I’ve reached a pivotal conclusion at this point in my life’s journey.When you are married to, the parent of, or somehow entwined with a deployed soldier, you serve alongside them. This is because you experience what they experience. You hurt when they hurt. You grieve their absence as they grieve being gone.
But, there’s another aspect not all together well known to the common, everyday person out there who watches TV and thinks all is well overseas.
When you enlist into the military, the government, the military, whatever you want to call it, has become your life mate–the one you will be forever married to even during peacetime and decades AFTER retirement. It’s a process successfully engrained into the soldiers’ heads as they go through boot camp, training, etc. They are no longer individuals in this microchasm of life. They are as one with the military/government.
You will never, ever be able to compete with the damn military/government. For survival’s sake, that will always be their one and true love and commitment. You are the oher woman, the other man, the step-parent, the redheaded step-child. You are second!

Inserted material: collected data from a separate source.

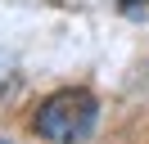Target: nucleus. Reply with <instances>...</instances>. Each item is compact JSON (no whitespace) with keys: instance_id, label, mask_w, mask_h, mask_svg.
Listing matches in <instances>:
<instances>
[{"instance_id":"nucleus-3","label":"nucleus","mask_w":149,"mask_h":144,"mask_svg":"<svg viewBox=\"0 0 149 144\" xmlns=\"http://www.w3.org/2000/svg\"><path fill=\"white\" fill-rule=\"evenodd\" d=\"M0 144H9V140H0Z\"/></svg>"},{"instance_id":"nucleus-1","label":"nucleus","mask_w":149,"mask_h":144,"mask_svg":"<svg viewBox=\"0 0 149 144\" xmlns=\"http://www.w3.org/2000/svg\"><path fill=\"white\" fill-rule=\"evenodd\" d=\"M95 122H100V99H95L91 90H81V86L54 90V95L36 108V117H32L36 135L50 140V144H81L86 135L95 131Z\"/></svg>"},{"instance_id":"nucleus-2","label":"nucleus","mask_w":149,"mask_h":144,"mask_svg":"<svg viewBox=\"0 0 149 144\" xmlns=\"http://www.w3.org/2000/svg\"><path fill=\"white\" fill-rule=\"evenodd\" d=\"M122 5H127V9H131V5H140V0H122Z\"/></svg>"}]
</instances>
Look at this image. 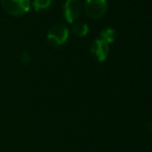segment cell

There’s a mistress in my future marriage. It’s not a bottle or homosexual porn, like in my second marriage. It’s not anything willing to screw or score of drugs like my common-law marriage. No, the “mistress” in my future marriage wears camoflauge. It forces my beloved to wear dog tags. It forces her to work 15 hour days/ 7 days a week. It forces calls to drop and internet to cease at the worst times. It makes communication all but obsolete and impossible to carry out. It makes things lonely. It takes your beloved a world away for months and years at a time. It pays little and costs big, sometimes their life and limb. The housing is crap. The legal paperwork solidifying every detail of your relationship is daunting. But, without it, the military doesn’t know who gets the dead body or the property or the insurance money…..
I have kept myself busy with many projects, I’m proud to say. I have a lot of great ideas but going through a difficult divorce and living in a small town makes it hard to bring some of these things to fruition. For example, I wish I could help military families by volunteering my time or skills somehow.